Records >>
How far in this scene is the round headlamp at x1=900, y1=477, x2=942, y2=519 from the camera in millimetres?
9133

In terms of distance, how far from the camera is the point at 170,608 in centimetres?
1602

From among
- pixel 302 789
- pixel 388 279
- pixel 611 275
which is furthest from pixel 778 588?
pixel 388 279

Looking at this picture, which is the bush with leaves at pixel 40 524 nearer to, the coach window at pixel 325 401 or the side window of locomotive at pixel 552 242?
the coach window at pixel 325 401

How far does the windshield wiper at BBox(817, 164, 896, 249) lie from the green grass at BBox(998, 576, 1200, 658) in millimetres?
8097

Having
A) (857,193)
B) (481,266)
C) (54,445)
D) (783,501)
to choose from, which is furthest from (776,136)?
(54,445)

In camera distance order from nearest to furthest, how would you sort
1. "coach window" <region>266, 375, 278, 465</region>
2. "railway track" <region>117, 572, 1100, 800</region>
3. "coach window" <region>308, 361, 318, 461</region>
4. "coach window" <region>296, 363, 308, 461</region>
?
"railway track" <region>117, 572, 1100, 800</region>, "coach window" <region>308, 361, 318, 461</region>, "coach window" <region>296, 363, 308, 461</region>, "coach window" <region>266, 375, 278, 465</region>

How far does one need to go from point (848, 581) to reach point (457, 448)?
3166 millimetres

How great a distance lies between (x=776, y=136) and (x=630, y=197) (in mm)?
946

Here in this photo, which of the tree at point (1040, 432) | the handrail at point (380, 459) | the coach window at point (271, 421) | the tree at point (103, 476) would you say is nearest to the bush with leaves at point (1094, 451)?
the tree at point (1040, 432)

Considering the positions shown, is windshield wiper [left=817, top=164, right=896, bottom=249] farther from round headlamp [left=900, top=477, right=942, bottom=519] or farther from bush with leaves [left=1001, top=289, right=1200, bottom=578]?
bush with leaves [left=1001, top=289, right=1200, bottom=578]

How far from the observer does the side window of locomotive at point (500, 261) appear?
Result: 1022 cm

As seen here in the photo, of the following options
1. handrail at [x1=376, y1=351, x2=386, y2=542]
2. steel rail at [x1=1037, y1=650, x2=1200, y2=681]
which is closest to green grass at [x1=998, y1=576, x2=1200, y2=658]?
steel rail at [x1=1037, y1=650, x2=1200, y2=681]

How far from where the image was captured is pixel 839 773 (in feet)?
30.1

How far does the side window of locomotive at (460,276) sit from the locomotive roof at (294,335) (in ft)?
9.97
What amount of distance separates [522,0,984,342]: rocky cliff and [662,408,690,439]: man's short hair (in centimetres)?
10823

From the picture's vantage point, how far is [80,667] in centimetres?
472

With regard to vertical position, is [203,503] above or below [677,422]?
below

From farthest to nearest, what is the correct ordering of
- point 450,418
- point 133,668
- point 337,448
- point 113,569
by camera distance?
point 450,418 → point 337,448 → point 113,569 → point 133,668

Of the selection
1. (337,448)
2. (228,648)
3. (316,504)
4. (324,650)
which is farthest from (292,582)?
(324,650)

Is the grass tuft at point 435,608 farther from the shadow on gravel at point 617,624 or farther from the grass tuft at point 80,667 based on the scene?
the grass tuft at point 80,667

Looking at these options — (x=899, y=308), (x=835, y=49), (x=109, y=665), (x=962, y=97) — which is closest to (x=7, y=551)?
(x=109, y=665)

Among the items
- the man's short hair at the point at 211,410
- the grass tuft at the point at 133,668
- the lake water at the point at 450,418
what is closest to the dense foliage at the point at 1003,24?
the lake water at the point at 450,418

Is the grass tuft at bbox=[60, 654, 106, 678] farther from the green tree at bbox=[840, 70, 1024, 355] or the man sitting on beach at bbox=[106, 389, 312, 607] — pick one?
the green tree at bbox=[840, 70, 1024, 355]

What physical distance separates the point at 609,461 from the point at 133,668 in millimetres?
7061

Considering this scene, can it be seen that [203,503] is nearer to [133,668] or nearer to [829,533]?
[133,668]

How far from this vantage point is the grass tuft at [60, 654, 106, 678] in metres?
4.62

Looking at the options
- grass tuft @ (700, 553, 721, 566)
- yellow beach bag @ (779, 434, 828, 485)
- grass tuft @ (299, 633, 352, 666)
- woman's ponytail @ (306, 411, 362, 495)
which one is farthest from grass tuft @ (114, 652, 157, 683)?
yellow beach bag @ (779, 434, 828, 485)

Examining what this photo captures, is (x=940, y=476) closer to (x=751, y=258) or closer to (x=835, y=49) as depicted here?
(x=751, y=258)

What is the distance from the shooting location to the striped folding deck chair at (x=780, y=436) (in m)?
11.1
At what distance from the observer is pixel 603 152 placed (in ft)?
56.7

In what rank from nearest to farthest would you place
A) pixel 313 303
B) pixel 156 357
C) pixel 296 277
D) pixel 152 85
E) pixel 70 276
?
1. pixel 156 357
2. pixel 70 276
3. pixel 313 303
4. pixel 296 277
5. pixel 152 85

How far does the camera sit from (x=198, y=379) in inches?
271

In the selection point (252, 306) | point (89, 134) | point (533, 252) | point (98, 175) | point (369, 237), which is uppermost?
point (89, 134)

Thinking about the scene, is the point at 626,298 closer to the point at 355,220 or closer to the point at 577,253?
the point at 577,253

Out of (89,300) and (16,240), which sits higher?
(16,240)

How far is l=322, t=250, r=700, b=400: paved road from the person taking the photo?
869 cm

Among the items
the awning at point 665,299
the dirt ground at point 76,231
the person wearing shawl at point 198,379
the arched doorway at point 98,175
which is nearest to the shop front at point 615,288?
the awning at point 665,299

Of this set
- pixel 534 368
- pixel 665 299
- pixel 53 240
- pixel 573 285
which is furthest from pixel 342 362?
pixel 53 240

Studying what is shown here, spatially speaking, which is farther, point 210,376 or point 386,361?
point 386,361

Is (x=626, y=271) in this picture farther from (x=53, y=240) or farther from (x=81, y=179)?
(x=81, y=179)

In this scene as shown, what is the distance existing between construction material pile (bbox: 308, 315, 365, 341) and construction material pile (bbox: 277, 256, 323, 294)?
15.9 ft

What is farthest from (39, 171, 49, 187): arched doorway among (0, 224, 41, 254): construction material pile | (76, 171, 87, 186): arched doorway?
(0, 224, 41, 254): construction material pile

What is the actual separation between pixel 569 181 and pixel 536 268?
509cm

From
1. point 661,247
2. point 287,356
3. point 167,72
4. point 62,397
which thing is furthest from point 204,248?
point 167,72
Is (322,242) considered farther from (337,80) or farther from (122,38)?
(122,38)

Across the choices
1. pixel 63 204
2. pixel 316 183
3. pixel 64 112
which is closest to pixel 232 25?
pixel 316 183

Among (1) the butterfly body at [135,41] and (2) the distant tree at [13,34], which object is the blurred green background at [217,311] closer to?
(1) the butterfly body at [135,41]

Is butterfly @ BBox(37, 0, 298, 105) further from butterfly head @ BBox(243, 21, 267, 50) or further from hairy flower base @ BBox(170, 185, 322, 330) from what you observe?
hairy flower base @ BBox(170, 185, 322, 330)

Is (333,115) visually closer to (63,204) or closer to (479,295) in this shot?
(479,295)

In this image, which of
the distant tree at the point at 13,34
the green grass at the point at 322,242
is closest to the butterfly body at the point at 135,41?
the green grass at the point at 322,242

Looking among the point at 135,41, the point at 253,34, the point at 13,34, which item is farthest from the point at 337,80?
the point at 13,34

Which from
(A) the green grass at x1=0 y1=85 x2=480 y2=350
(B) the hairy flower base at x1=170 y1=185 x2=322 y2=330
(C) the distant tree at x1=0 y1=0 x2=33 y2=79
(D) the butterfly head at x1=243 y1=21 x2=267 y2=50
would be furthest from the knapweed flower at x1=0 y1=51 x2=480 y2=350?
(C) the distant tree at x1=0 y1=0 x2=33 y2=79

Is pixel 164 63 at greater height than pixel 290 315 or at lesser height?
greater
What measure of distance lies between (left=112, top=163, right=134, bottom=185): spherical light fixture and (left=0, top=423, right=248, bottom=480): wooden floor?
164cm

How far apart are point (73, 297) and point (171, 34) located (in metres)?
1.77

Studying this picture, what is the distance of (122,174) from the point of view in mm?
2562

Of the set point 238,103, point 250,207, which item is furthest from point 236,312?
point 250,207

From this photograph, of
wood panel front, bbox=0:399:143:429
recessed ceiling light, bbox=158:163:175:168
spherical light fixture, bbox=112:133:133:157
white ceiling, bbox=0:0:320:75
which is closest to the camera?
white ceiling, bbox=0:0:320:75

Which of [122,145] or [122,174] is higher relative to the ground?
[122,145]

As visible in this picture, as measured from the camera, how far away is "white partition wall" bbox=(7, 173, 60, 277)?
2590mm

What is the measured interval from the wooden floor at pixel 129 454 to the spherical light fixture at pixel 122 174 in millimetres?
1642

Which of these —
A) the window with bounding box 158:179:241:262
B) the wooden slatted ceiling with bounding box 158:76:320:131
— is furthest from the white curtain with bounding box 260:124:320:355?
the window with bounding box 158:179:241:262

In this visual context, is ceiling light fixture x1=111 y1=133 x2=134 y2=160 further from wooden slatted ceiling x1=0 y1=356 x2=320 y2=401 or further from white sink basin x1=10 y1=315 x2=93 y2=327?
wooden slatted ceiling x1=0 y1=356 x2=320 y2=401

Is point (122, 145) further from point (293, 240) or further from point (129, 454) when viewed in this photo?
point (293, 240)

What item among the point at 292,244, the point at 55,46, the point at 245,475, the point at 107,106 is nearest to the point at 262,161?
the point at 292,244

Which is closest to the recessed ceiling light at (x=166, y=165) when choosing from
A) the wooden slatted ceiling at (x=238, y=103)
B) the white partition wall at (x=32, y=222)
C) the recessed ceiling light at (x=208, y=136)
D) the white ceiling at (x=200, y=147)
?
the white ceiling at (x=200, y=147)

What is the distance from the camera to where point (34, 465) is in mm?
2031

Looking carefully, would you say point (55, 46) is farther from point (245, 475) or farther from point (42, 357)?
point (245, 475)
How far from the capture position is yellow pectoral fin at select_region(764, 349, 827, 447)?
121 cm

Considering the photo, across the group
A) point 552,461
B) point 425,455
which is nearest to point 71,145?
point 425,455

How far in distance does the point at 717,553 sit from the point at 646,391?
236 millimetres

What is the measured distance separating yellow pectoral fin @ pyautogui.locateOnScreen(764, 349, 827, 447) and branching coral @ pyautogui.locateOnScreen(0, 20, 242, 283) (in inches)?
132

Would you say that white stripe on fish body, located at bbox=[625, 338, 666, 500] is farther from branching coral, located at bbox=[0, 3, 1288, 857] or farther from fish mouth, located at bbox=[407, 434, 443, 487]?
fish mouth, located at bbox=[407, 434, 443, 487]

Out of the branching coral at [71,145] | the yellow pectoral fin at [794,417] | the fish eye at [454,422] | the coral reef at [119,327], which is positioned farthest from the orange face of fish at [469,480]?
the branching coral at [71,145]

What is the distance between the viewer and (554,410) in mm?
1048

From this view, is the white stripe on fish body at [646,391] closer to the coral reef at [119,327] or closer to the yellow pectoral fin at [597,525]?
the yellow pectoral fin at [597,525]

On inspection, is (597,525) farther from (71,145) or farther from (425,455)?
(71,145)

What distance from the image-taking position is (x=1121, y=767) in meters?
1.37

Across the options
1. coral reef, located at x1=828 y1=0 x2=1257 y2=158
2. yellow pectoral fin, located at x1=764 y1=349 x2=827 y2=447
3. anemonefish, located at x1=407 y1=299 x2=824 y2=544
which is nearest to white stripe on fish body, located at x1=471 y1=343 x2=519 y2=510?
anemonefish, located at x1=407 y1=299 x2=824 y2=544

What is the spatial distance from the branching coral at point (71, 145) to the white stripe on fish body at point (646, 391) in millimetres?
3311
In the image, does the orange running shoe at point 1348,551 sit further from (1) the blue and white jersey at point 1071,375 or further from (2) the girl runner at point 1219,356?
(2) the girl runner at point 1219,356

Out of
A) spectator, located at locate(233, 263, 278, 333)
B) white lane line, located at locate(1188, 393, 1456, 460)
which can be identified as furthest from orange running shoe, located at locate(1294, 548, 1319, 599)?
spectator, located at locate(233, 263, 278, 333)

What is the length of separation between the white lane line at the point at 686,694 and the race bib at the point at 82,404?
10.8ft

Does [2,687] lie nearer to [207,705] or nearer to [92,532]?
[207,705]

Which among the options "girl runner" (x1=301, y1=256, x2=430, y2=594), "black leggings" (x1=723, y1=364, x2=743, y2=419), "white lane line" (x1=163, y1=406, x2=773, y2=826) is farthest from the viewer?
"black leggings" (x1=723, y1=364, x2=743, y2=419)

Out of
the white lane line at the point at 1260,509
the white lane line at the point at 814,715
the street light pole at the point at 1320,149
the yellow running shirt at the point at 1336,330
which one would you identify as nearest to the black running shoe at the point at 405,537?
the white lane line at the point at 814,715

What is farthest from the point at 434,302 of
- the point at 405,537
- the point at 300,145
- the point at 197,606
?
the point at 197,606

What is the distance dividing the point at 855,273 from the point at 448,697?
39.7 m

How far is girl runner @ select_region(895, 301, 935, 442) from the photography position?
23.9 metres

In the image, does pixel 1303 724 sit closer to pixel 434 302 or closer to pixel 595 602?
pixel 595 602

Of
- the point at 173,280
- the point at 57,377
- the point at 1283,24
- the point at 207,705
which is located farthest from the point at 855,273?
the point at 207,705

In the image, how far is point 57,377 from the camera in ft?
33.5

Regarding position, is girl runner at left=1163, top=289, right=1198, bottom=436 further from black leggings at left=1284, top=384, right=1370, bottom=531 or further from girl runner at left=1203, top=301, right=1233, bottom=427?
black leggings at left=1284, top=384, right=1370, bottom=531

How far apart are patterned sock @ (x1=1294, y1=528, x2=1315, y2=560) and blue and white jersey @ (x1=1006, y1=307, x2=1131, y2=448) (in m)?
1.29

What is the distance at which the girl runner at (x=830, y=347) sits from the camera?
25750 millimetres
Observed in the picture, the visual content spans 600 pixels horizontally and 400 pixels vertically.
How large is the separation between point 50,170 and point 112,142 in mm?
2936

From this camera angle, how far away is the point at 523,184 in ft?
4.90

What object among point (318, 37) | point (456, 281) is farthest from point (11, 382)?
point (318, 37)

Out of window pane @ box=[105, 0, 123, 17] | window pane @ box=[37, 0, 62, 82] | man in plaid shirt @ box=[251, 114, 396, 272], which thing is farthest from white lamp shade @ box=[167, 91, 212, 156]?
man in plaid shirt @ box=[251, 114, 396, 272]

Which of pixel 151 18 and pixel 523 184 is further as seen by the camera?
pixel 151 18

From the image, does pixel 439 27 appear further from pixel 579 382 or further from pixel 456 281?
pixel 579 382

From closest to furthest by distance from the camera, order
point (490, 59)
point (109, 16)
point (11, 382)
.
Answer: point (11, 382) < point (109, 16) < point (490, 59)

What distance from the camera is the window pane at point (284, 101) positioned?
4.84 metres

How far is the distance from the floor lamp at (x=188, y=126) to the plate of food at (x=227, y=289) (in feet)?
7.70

What you have to do >> Everything from the line containing "Which of pixel" to the end of the records must be written out exactly; include both of those lines and no others.

Problem solution >>
Which of pixel 151 18 and pixel 523 184 is further as seen by the camera?
pixel 151 18

From the image, does pixel 439 27 appear further from pixel 579 382 or further from pixel 456 281?
pixel 579 382

From closest to furthest by distance from the camera, order
point (490, 59)
point (109, 16)
point (11, 382)
.
Answer: point (11, 382) < point (109, 16) < point (490, 59)

What distance from the camera is the window pane at point (284, 101) positioned?
4.84 metres

How far is the distance from the floor lamp at (x=188, y=126) to the plate of food at (x=227, y=289) (in feet)?
7.70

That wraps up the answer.